Namun kejadian teriak-meneriaki itu tidak berhenti sampai di situ saja. Sebenarnya aku tidak begitu mendengar dengan apa yang mereka bicarakan, tetapi ketika di menit-menit akhir mendekati iqomah, tiba-tiba saja anak perempuan yang sedari tadi dimarah-marahi itu langsung beranjak dari tempat duduknya dan menyembunyikan tubuhnya di sampingku. Saat itu tentu saja aku menjadi sedikit bingung dan tidak tahu harus berbuat apa, karena kebetulan jamaah perempuan saat itu hanya terdiri dari kami berempat. Dan tepat setelah anak perempuan itu memutuskan untuk bersembunyi, salah seorang anak perempuan yang lainnya langsung ikutan beranjak ke sampingku dan mulai mengucapkan beberapa kalimat yang terdengar seperti sedang menuduh.

Sejujurnya saat itu, dan melihat hal-hal yang seperti itu, aku jadi seperti sedang diingatkan kembali soal kejadian-kejadian di masa lalu yang mungkin memang hanya satu-dua temanku yang tahu soal ini, sih. Makanya sewaktu melihat hal-hal yang begitu, aku pun memutuskan untuk mencoba melerai dan mengajak mereka bertiga untuk segera bersiap-siap untuk sholat, seolah-olah sedang tidak terjadi apa-apa. Rasanya entah mengapa melihat hal-hal begitu di dalam masjid itu semakin membuatku merasa sedih dan agak sedikit takut. Tapi mungkin karena anak perempuan di sampingku sudah cukup lelah dengan perkataan-perkataan yang dilontarkan oleh kedua temannya itu, makanya ia pun langsung berlari keluar tanpa mengucapkan sepatah katapun, meninggalkan kami bertiga yang memandangi punggungnya yang semakin menjauh.

Duh, dek. Rasanya saat itu aku ingin ikut berlari dan langsung memelukmu...

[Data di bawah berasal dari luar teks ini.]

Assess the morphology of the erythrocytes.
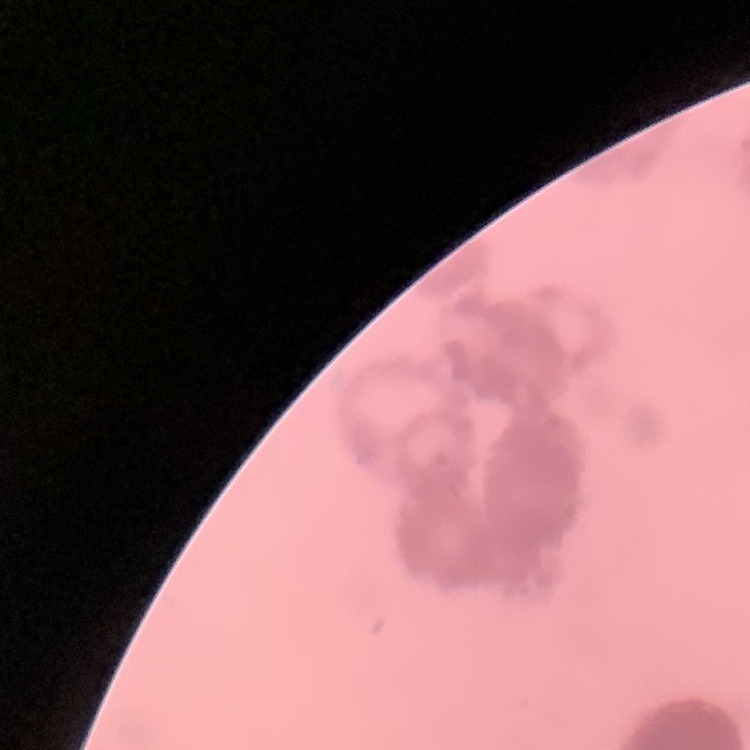
Rouleaux formation.

Thin blood film. Square crop of a larger photomicrograph. Stained with either Field's or Giemsa.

Tentu saja aku merasa agak sedikit sedih, atau mungkin justru banyak sedihnya, ya? Tapi memang rasanya aku seperti benar-benar ingin memeluk anak perempuan yang berlari itu. Dan awalnya aku kira anak perempuan itu memutuskan untuk pulang dan tidak jadi sholat berjamaah di masjid, tetapi ternyata ia justru kembali lagi ke masjid di pertengahan gitu. Bahkan ketika kedua temannya itu selesai sholat langsung berdiri dan melipat mukenah yang dikenakannya, anak perempuan itu justru menyempatkan diri untuk berdoa dan malah bersalaman sambil mencium tanganku setelahnya.

Dan tentu saja aku tahu, di balik senyumnya saat berpamitan untuk pulang terlebih dahulu saat itu, ada banyak kesedihan yang terpancar dari kedua bola matanya.


Masjid Al Ibadah Kemang, yang aku lupa kejadian ini terjadi di hari apa,
tapi, aku rindu kamu, dek. Kenapa sekarang sudah jarang terlihat di masjid?